If you are nursing, you can ask for an alternative, such as technetium, a synthetic chemical that is much safer for breastfeeding mothers than radioactive iodine. Other procedures may be available. Speak to your doctor for more options.
Tips for Breastfeeding with thyroid problems
Let’s have a look at some ways to make balancing thyroid treatments and breastfeeding a little less complicated.
Tips related to hypothyroidism are:
- Be sure to visit your doctors regularly and listen to them, because they will know how to help you management the condition and prevent any side effects that could affect breastfeeding.
- Since you will have difficulty producing milk for a while, consider using galactagogues or herbal supplements that can stimulate lactation, such as fennel, fenugreek, and milk thistle.
- Take your medication that was prescribed for you. Levothyroxine, which is solely for hypothyroidism, will not affect you or your child adversely.
- Be sure to maintain a balanced diet and drink plenty of water throughout the day.
- Stimulate milk production by using a breast pump after your feed your baby. Using a pump between feedings can help bolster milk production.
- If you are concerned about your baby, talk to your doctor about tests for thyroid hormone imbalance.

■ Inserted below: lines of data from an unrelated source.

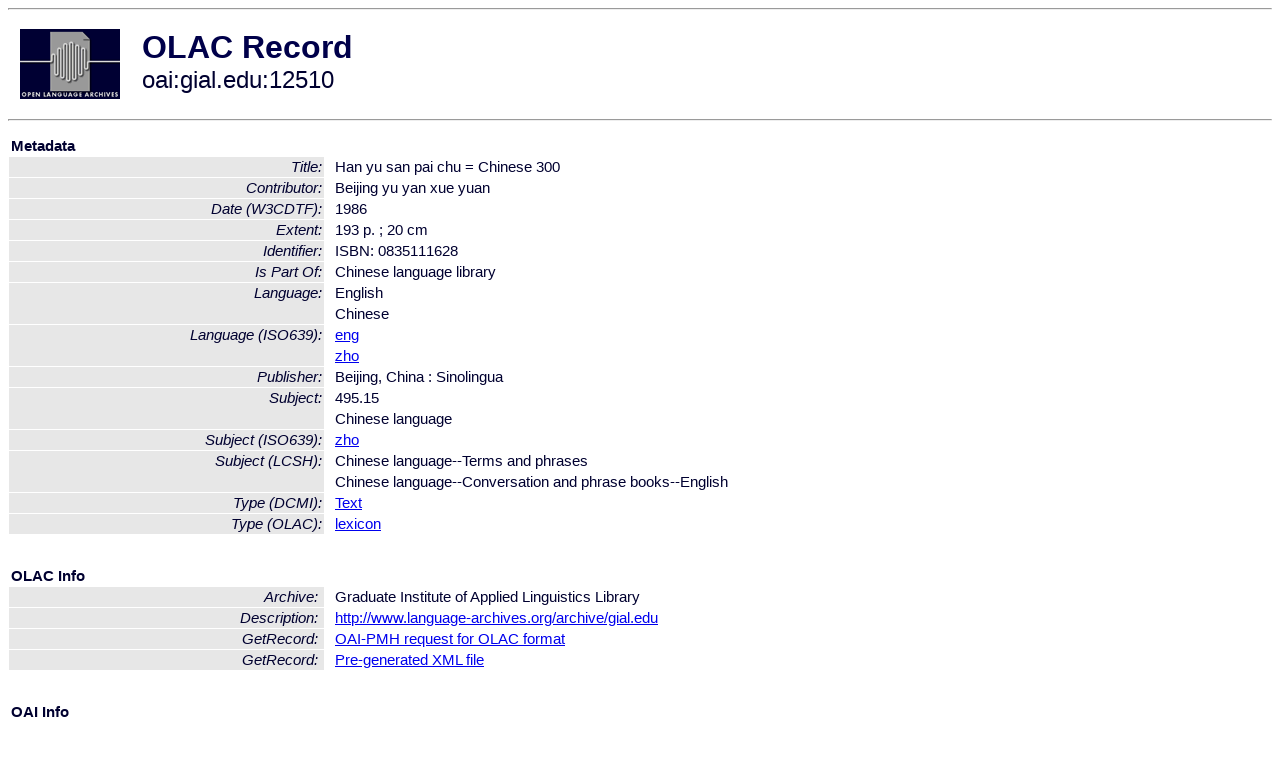

--- FILE ---
content_type: text/html
request_url: http://www.language-archives.org/item/oai:gial.edu:12510
body_size: 1604
content:
<HTML>
<HEAD>
<TITLE>OLAC Record: Han yu san pai chu = Chinese 300</TITLE>
<script type="text/javascript" src="/js/gatrack.js"></script>
<LINK REL="stylesheet" TYPE="text/css" HREF="/olac.css">
<meta http-equiv="Content-Type" content="text/html; charset=UTF-8">
<meta name="DC.Title" content="Han yu san pai chu = Chinese 300">
<meta name="DC.Contributor" content="Beijing yu yan xue yuan">
<meta name="DC.Date" content="[W3CDTF] 1986">
<meta name="DC.Format" content="193 p. ; 20 cm [Extent]">
<meta name="DC.Identifier" content="ISBN: 0835111628">
<meta name="DC.Language" content="[language = eng] English">
<meta name="DC.Language" content="[language = zho] Chinese">
<meta name="DC.Publisher" content="Beijing, China : Sinolingua">
<meta name="DC.Relation" content="Chinese language library [Is Part Of]">
<meta name="DC.Subject" content="[DDC] 495.15">
<meta name="DC.Subject" content="[LCSH] Chinese language--Terms and phrases">
<meta name="DC.Subject" content="[LCSH] Chinese language--Conversation and phrase books--English">
<meta name="DC.Subject" content="[language = zho] Chinese">
<meta name="DC.Type" content="[DCMIType] Text">
<meta name="DC.Type" content="[linguistic-type = lexicon]">
<style>
.lookup {width: 25%;}
.lookuptable {width: 100%;}
</style>
</HEAD>

<BODY>
<HR>
<TABLE CELLPADDING="10">
<TR>
<TD> <A HREF="/"><IMG SRC="/images/olac100.gif"
BORDER="0"></A></TD>
<TD><span style="color:#00004a; font-size:24pt; font-weight:bold"
>OLAC Record</span><br/><span style="font-size:18pt"
>oai:gial.edu:12510</span></FONT></H1></TD>
</TR>
</TABLE>
<HR>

Tips related to hyperthyroidism are:
- If you are on an antithyroid medication, such as Tapazole (methimazole) or PTU (propylthiouracil), you are save to take them while you are nursing. The active ingredients do not pass into breastmilk. Simply take your medication after you have fed your baby.
- Avoid stress as much as possible.
- Do not smoke. Tobacco will worsen the symptoms of hyperthyroidism, and the effects of smoking are also terrible for your baby.
- Since hyperthyroidism can cause an excess of milk, your breasts can easily become engorged. Be sure to wear a decent bra, pump often, and save the milk. Use a cold compress on your breast to help with pain.
- Sometimes, your doctor may recommend that you need surgery to remove a piece of your thyroid glance. You will be separated from your child during this time, but you will be able to return to breastfeeding—if that is your choice—after you have convalesced enough.
If you are struggling with producing milk or have an excess of milk but cannot expel it with ease, you could have a thyroid problem. Breastfeeding during a thyroid problem is perfectly safe for you and your child, so do not delay in seeking medical care, especially if your breastfeeding struggles are paired with other symptoms mentioned in this article.